The answer was technically excellent, probably the best obtained on this test in the entire series. The model opened by explicitly stating that the problem is NP-hard and that there is no known polynomial-time algorithm, a theoretical maturity that not all programming assistants show. The implementation in backtracking with DFS was clean and correct, with a "symmetry breaking" technique that imposes neighbor > start_node to avoid exploring the same cycle multiple times, a non-trivial optimization that reduces the search space. Clear and honest explanation of complexity: factorial in the worst case, linear in space.
There is, however, a single, small flaw: the response arrived in English, even though the prompt was in Italian. In tests 1 and 2 the model had correctly responded in Italian, so it's not a structural problem. It's an oversight. The code is perfectly functional, the explanation is clear, but the lack of adherence to the prompt language is a signal worth noting. Nothing that compromises the technical result, but something you wouldn't want to see in a daily assistant.
Score: 4.95/5. The best solution of the series on this test, with a linguistic blemish that does not affect the substance.
Test 4 — Multilingual and planning: five days in Japan (Score: 5/5)
Speed: 17.41 tokens/second
The multilingual test: acting as a travel agent, planning a five-day itinerary in Japan for a French client, with a focus on historical temples and street food, and a final section in Italian with advice for an Italian tourist. The test that in the 26B MoE had produced "suggeramenti" and a word with a Cyrillic ending.
The French was impeccable, fluent, with expressions showing true stylistic mastery: "âme historique," "havre de paix," "splendeur des temples." The itinerary was logistical and realistic: Asakusa with Senso-ji on the first day, Meiji Jingu and Harajuku on the second, Shinkansen to Kyoto and Fushimi Inari on the third, Kinkaku-ji and Kiyomizu-dera on the fourth, Nara with Todai-ji on the fifth. Five full but not impossible days. The practical advice was concrete and useful: the Suica card, the Pocket Wi-Fi, the etiquette of not eating while walking, key phrases in transliterated Japanese.

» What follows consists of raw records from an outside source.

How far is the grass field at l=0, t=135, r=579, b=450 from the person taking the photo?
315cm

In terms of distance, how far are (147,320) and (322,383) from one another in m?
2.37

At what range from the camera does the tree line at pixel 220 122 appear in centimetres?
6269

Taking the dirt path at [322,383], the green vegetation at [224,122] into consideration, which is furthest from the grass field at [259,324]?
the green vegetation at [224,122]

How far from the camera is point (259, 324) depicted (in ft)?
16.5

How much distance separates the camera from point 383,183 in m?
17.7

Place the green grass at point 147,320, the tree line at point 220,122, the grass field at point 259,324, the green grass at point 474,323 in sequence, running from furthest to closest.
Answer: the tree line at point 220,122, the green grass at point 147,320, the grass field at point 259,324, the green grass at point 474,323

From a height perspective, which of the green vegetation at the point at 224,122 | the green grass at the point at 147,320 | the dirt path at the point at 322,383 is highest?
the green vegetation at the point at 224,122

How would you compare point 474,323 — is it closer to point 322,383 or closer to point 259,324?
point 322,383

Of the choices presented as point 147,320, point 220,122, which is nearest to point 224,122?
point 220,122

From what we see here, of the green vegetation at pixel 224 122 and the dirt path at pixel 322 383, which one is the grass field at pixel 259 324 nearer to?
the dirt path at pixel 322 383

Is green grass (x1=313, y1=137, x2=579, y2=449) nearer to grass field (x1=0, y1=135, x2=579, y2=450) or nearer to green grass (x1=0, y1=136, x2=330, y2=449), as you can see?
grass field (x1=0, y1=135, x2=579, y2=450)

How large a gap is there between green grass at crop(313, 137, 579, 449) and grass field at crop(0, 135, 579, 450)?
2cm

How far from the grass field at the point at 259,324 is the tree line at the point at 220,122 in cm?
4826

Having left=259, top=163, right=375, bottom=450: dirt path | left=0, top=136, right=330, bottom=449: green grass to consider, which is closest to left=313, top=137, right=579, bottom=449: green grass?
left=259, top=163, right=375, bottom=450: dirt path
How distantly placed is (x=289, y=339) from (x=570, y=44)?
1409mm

The Italian section was the best I have obtained on this test in the entire series. No "suggeramenti," no Cyrillic endings, no smudges. Just correct, fluent, useful Italian. A result that the 26B MoE had not reached, at least not so cleanly.
There is, however, a small lexical slip in the title of the fifth day, where the model writes "Les Daimyos," the feudal lords, instead of "Les daims," the sacred deer of Nara. A confusion between two terms that sound similar but have completely different meanings. It does not compromise the understanding of the itinerary, but it is worth noting.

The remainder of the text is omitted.